### What is needed
In the copy, include no pictures. Reproduce the rest of the entries exactly.

### Material supplied
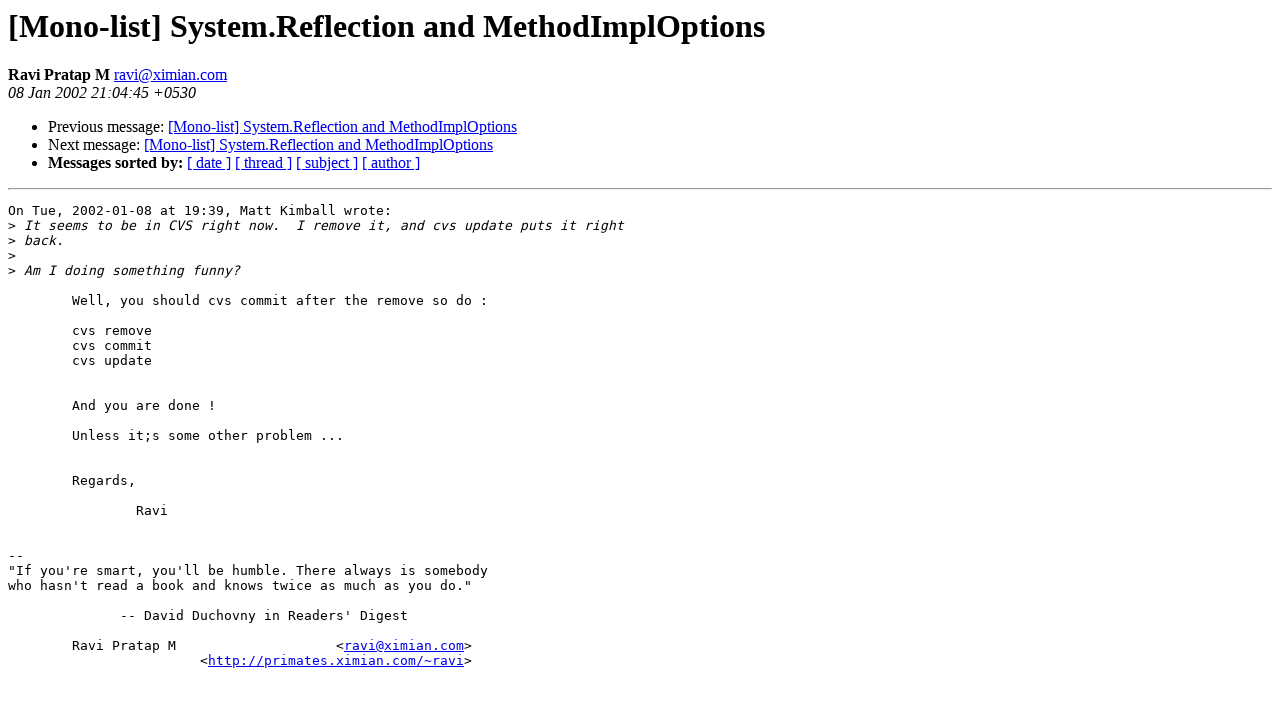

--- FILE ---
content_type: text/html; charset=utf-8
request_url: https://mono.github.io/mail-archives/mono-list/2002-January/002654.html
body_size: 678
content:
<!DOCTYPE HTML PUBLIC "-//W3C//DTD HTML 3.2//EN">
<HTML>
 <HEAD>
   <TITLE> [Mono-list] System.Reflection and MethodImplOptions
   </TITLE>
   <LINK REL="Index" HREF="index.html" >
   <LINK REL="made" HREF="mailto:ravi%40ximian.com">
   <META NAME="robots" CONTENT="index,nofollow">
   
   <LINK REL="Previous"  HREF="002651.html">
   <LINK REL="Next"  HREF="002655.html">
 </HEAD>
 <BODY BGCOLOR="#ffffff">
   <H1>[Mono-list] System.Reflection and MethodImplOptions
   </H1>
    <B>Ravi Pratap M
    </B> 
    <A HREF="mailto:ravi%40ximian.com"
       TITLE="[Mono-list] System.Reflection and MethodImplOptions">ravi@ximian.com
       </A><BR>
    <I>08 Jan 2002 21:04:45 +0530</I>
    <P><UL>
        <LI> Previous message: <A HREF="002651.html">[Mono-list] System.Reflection and MethodImplOptions
</A></li>
        <LI> Next message: <A HREF="002655.html">[Mono-list] System.Reflection and MethodImplOptions
</A></li>
         <LI> <B>Messages sorted by:</B> 
              <a href="date.html#2654">[ date ]</a>
              <a href="thread.html#2654">[ thread ]</a>
              <a href="subject.html#2654">[ subject ]</a>
              <a href="author.html#2654">[ author ]</a>
         </LI>
       </UL>
    <HR>  
<!--beginarticle-->
<PRE>On Tue, 2002-01-08 at 19:39, Matt Kimball wrote:
&gt;<i> It seems to be in CVS right now.  I remove it, and cvs update puts it right
</I>&gt;<i> back.  
</I>&gt;<i> 
</I>&gt;<i> Am I doing something funny?
</I>
	Well, you should cvs commit after the remove so do :

	cvs remove
	cvs commit
	cvs update


	And you are done !

	Unless it;s some other problem ...


	Regards,

		Ravi


-- 
&quot;If you're smart, you'll be humble. There always is somebody
who hasn't read a book and knows twice as much as you do.&quot;

              -- David Duchovny in Readers' Digest

	Ravi Pratap M                    &lt;<A HREF="mailto:ravi@ximian.com">ravi@ximian.com</A>&gt;
                        &lt;<A HREF="http://primates.ximian.com/~ravi">http://primates.ximian.com/~ravi</A>&gt;



</PRE>
<!--endarticle-->
    <HR>
    <P><UL>
        <!--threads-->
	<LI> Previous message: <A HREF="002651.html">[Mono-list] System.Reflection and MethodImplOptions
</A></li>
	<LI> Next message: <A HREF="002655.html">[Mono-list] System.Reflection and MethodImplOptions
</A></li>
         <LI> <B>Messages sorted by:</B> 
              <a href="date.html#2654">[ date ]</a>
              <a href="thread.html#2654">[ thread ]</a>
              <a href="subject.html#2654">[ subject ]</a>
              <a href="author.html#2654">[ author ]</a>
         </LI>
       </UL>
</body></html>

### Solution to this exercise
--- FILE ---
content_type: text/html; charset=utf-8
request_url: https://mono.github.io/mail-archives/mono-list/2002-January/002654.html
body_size: 678
content:
<!DOCTYPE HTML PUBLIC "-//W3C//DTD HTML 3.2//EN">
<HTML>
 <HEAD>
   <TITLE> [Mono-list] System.Reflection and MethodImplOptions
   </TITLE>
   <LINK REL="Index" HREF="index.html" >
   <LINK REL="made" HREF="mailto:ravi%40ximian.com">
   <META NAME="robots" CONTENT="index,nofollow">
   
   <LINK REL="Previous"  HREF="002651.html">
   <LINK REL="Next"  HREF="002655.html">
 </HEAD>
 <BODY BGCOLOR="#ffffff">
   <H1>[Mono-list] System.Reflection and MethodImplOptions
   </H1>
    <B>Ravi Pratap M
    </B> 
    <A HREF="mailto:ravi%40ximian.com"
       TITLE="[Mono-list] System.Reflection and MethodImplOptions">ravi@ximian.com
       </A><BR>
    <I>08 Jan 2002 21:04:45 +0530</I>
    <P><UL>
        <LI> Previous message: <A HREF="002651.html">[Mono-list] System.Reflection and MethodImplOptions
</A></li>
        <LI> Next message: <A HREF="002655.html">[Mono-list] System.Reflection and MethodImplOptions
</A></li>
         <LI> <B>Messages sorted by:</B> 
              <a href="date.html#2654">[ date ]</a>
              <a href="thread.html#2654">[ thread ]</a>
              <a href="subject.html#2654">[ subject ]</a>
              <a href="author.html#2654">[ author ]</a>
         </LI>
       </UL>
    <HR>  
<!--beginarticle-->
<PRE>On Tue, 2002-01-08 at 19:39, Matt Kimball wrote:
&gt;<i> It seems to be in CVS right now.  I remove it, and cvs update puts it right
</I>&gt;<i> back.  
</I>&gt;<i> 
</I>&gt;<i> Am I doing something funny?
</I>
	Well, you should cvs commit after the remove so do :

	cvs remove
	cvs commit
	cvs update


	And you are done !

	Unless it;s some other problem ...


	Regards,

		Ravi


-- 
&quot;If you're smart, you'll be humble. There always is somebody
who hasn't read a book and knows twice as much as you do.&quot;

              -- David Duchovny in Readers' Digest

	Ravi Pratap M                    &lt;<A HREF="mailto:ravi@ximian.com">ravi@ximian.com</A>&gt;
                        &lt;<A HREF="http://primates.ximian.com/~ravi">http://primates.ximian.com/~ravi</A>&gt;



</PRE>
<!--endarticle-->
    <HR>
    <P><UL>
        <!--threads-->
	<LI> Previous message: <A HREF="002651.html">[Mono-list] System.Reflection and MethodImplOptions
</A></li>
	<LI> Next message: <A HREF="002655.html">[Mono-list] System.Reflection and MethodImplOptions
</A></li>
         <LI> <B>Messages sorted by:</B> 
              <a href="date.html#2654">[ date ]</a>
              <a href="thread.html#2654">[ thread ]</a>
              <a href="subject.html#2654">[ subject ]</a>
              <a href="author.html#2654">[ author ]</a>
         </LI>
       </UL>
</body></html>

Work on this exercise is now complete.